As for the whole race-extermination side of the argument, it boils down to lawmakers taking extremist anti-abortion cant at face value.

Sinema said the argument of race-based abortion makes no sense, as a woman knows at least 50 percent of the baby's background, if not 100 percent. But Sen. Gail Griffin, R-Hereford, said the issue is money.

She read a release from Day Gardner, president of the National Black Pro-Life Union which said Planned Parenthood is willing to accept "racist donations, even to the point of being excited at possibility of taking money specifically to kill a black baby.'' That release also said Planned Parenthood puts its facilities "strategically in minority and urban neighborhood."

Back to Kumeh:

In fact, 63 percent of abortion clinics in America are located in predominantly white neighborhoods, according to a January report by the Guttmacher Institute (PDF). Fewer than 1 in 10 abortion clinics are located in predominately African American neighborhoods (the same neighborhoods anti-choicers claim are being "targeted"). About as many percent are located in predominately Latino neighborhoods, and 1 percent are in neighborhoods where most of the residents are deemed "non-Hispanic others."

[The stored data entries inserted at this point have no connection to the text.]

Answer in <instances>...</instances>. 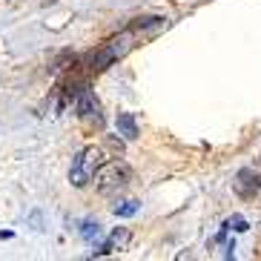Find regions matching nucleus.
Wrapping results in <instances>:
<instances>
[{
  "instance_id": "obj_8",
  "label": "nucleus",
  "mask_w": 261,
  "mask_h": 261,
  "mask_svg": "<svg viewBox=\"0 0 261 261\" xmlns=\"http://www.w3.org/2000/svg\"><path fill=\"white\" fill-rule=\"evenodd\" d=\"M98 236H100V224H98V221H84V224H81V238H86V241H95Z\"/></svg>"
},
{
  "instance_id": "obj_11",
  "label": "nucleus",
  "mask_w": 261,
  "mask_h": 261,
  "mask_svg": "<svg viewBox=\"0 0 261 261\" xmlns=\"http://www.w3.org/2000/svg\"><path fill=\"white\" fill-rule=\"evenodd\" d=\"M0 238H12V230H0Z\"/></svg>"
},
{
  "instance_id": "obj_6",
  "label": "nucleus",
  "mask_w": 261,
  "mask_h": 261,
  "mask_svg": "<svg viewBox=\"0 0 261 261\" xmlns=\"http://www.w3.org/2000/svg\"><path fill=\"white\" fill-rule=\"evenodd\" d=\"M115 129H118V135H121L123 141H135V138L141 135L138 121H135V115H132V112H118V118H115Z\"/></svg>"
},
{
  "instance_id": "obj_9",
  "label": "nucleus",
  "mask_w": 261,
  "mask_h": 261,
  "mask_svg": "<svg viewBox=\"0 0 261 261\" xmlns=\"http://www.w3.org/2000/svg\"><path fill=\"white\" fill-rule=\"evenodd\" d=\"M230 227H232L236 232H247V230H250L247 218H241V215H232V218H230Z\"/></svg>"
},
{
  "instance_id": "obj_1",
  "label": "nucleus",
  "mask_w": 261,
  "mask_h": 261,
  "mask_svg": "<svg viewBox=\"0 0 261 261\" xmlns=\"http://www.w3.org/2000/svg\"><path fill=\"white\" fill-rule=\"evenodd\" d=\"M132 35H135V32L126 29V32H121L118 38H112L109 43H103L100 49H95V52L86 58V69H89V72H103V69H109V66L118 61V58H123V55L132 49Z\"/></svg>"
},
{
  "instance_id": "obj_2",
  "label": "nucleus",
  "mask_w": 261,
  "mask_h": 261,
  "mask_svg": "<svg viewBox=\"0 0 261 261\" xmlns=\"http://www.w3.org/2000/svg\"><path fill=\"white\" fill-rule=\"evenodd\" d=\"M103 164H107V161H103V155H100L98 146H86V149L75 152V158H72V167H69V181H72V187L84 190L89 181H95V172H98Z\"/></svg>"
},
{
  "instance_id": "obj_4",
  "label": "nucleus",
  "mask_w": 261,
  "mask_h": 261,
  "mask_svg": "<svg viewBox=\"0 0 261 261\" xmlns=\"http://www.w3.org/2000/svg\"><path fill=\"white\" fill-rule=\"evenodd\" d=\"M75 112H77V118H84V121L92 118V121L100 123V103H98V98H95V92L81 89L77 98H75Z\"/></svg>"
},
{
  "instance_id": "obj_7",
  "label": "nucleus",
  "mask_w": 261,
  "mask_h": 261,
  "mask_svg": "<svg viewBox=\"0 0 261 261\" xmlns=\"http://www.w3.org/2000/svg\"><path fill=\"white\" fill-rule=\"evenodd\" d=\"M141 210V201H121V204H115V207H112V213L118 215V218H129V215H135Z\"/></svg>"
},
{
  "instance_id": "obj_10",
  "label": "nucleus",
  "mask_w": 261,
  "mask_h": 261,
  "mask_svg": "<svg viewBox=\"0 0 261 261\" xmlns=\"http://www.w3.org/2000/svg\"><path fill=\"white\" fill-rule=\"evenodd\" d=\"M232 255H236V241H230L227 250H224V258H232Z\"/></svg>"
},
{
  "instance_id": "obj_3",
  "label": "nucleus",
  "mask_w": 261,
  "mask_h": 261,
  "mask_svg": "<svg viewBox=\"0 0 261 261\" xmlns=\"http://www.w3.org/2000/svg\"><path fill=\"white\" fill-rule=\"evenodd\" d=\"M129 178H132V169L123 161H107L95 172V187H98V192L123 190V187L129 184Z\"/></svg>"
},
{
  "instance_id": "obj_5",
  "label": "nucleus",
  "mask_w": 261,
  "mask_h": 261,
  "mask_svg": "<svg viewBox=\"0 0 261 261\" xmlns=\"http://www.w3.org/2000/svg\"><path fill=\"white\" fill-rule=\"evenodd\" d=\"M232 187H236L238 195H253L255 187H261L258 172H255V169H250V167L238 169V175H236V181H232Z\"/></svg>"
}]
</instances>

None of this sufficiently demonstrates that there is some sort of widespread problem of women seeking to legally terminate their pregnancy based on the race or gender of their child, but as abhorrent as that notion may seem, it's bizarre that the actual seekers of such abortions aren't the ones being targeted.

HB 2443 does more than make criminals out of doctors who terminate a pregnancy knowing the woman's reason is to select the race or gender of the child. It also imposes criminal penalties on anyone who solicits or accepts funds to finance abortions based on race or sex.

Sen. Linda Lopez (D-Tucson) says the bill is "one of the most offensive, odious pieces of legislation I've ever seen."

"It's sexist, it's racist, it's paternalistic, it's disrespectful of women's decision making and moral agency," Lopez continued. And she chided the Republicans for pushing this legislation in the name of preventing discrimination while they have cut funds for health care and ignored "institutionalized poverty."

Sen. Don Shooter (R-Yuma), who supports the bill, counters by saying that "he doesn't understand why women wouldn't support a measure that protects them." Which is what most people who believe women are chattel would say.